20. The Judge was entitled to regard the children’s health as relevant and important when assessing that their best interests were served by remaining in the UK where they had developed close links. Ms Johnstone pointed out that the Judge was mistaken when he said that the third appellant arrived in the UK in 2007 [13], and therefore got his length of residence wrong. The Judge’s chronology clarifies the matter unequivocally [9]. Whilst the third appellant arrived with his mother as a visitor in 2007 he did not reside in the UK until 2010, since when he has resided here continuously.
21. Having considered the children’s best interests the Judge was obliged to balance these with the public interest and the factors going the other way. Whilst the Judge mentions the public interest rather briefly under the heading ‘balancing exercise’ [30], his determination must be read as a whole. When it is I am satisfied that the Judge clearly had in mind the relevant factors underpinning the public interest. He was well aware that the Immigration Rules could not be met [11 and 18] and this was an important consideration as to where the balance ought to be struck. The Judge also expressly referred to the need to consider the economic well-being of the country as well as the Court of Appeal decision of FK and OK (Botswana) v SSHD [2013] EWCA Civ 238 [19]. In this case Sir Stanley Burnton made the point about the importance of the economic well-being of the country and the burden on the public purse at [11]:
“ …the maintenance of immigration control is not an aim that is implied for the purposes of article 8.2. Its maintenance is necessary in order to preserve or to foster the economic well-being of the country, in order to protect health and morals, and for the protection of the rights and freedoms of others. If there were no immigration control, enormous numbers of persons would be able to enter this country, and would be entitled to claim social security benefits, the benefits of the National Health Service, to be housed (or to compete for housing with those in this country) and to compete for employment with those already here. Their children would be entitled to be educated at the taxpayers' expense (as was the second appellant). All such matters (and I do not suggest that they are the only matters) go to the economic well-being of the country. That the individuals concerned in the present case are law-abiding (other than in respect of immigration controls) does not detract from the fact that the maintenance of a generally applicable immigration policy is, albeit indirectly, a legitimate aim for the purposes of article 8.2.”

----------

◆ EXERCISE DESCRIPTION:
Could you carry on the judgment on the immigration appeal from the point where it stops? The records come from a different source than the text above.

◆ SUPPLIED RECORDS:
----------

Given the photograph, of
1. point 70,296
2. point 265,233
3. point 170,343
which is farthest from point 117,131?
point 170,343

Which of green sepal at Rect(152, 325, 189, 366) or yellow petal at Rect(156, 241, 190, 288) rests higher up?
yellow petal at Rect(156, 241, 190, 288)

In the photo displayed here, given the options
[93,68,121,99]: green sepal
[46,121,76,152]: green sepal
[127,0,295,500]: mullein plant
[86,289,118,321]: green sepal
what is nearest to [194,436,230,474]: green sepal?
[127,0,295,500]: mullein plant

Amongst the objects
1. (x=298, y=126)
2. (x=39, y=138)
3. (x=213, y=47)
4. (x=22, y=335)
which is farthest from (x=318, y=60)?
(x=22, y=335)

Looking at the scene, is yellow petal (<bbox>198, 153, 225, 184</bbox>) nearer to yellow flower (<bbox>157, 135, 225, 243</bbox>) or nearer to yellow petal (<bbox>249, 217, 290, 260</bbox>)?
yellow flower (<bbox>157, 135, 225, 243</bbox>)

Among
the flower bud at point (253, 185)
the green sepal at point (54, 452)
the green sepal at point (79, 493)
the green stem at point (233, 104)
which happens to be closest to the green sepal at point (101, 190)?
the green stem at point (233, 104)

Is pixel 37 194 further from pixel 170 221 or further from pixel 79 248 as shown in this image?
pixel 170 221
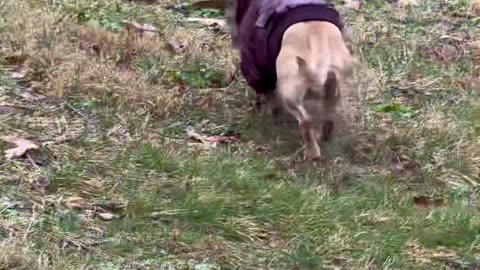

----------

◆ EXERCISE ANSWER:
22. Whilst I accept the Judge could have been a little clearer on the public interest side of the scales toward the end of his determination, in my judgment he has sufficiently demonstrated that he has weighed the relevant public interest and this includes the costs of caring for these children on the NHS and educating them. Whilst the Judge has not referred to Akhalu and SQ Pakistan his approach is not inconsistent with those authorities. The importance of the point regarding the costs to the public purse has been set out clearly within FK and OK and this was plainly in the Judge’s mind when considering the public interest. His approach to the balancing exercise might be described as rather generous but in my view he has not erred in law.
Decision
23. The decision of the First-tier Tribunal does not contain an error of law. I do not set it aside and I dismiss the SSHD’s appeal.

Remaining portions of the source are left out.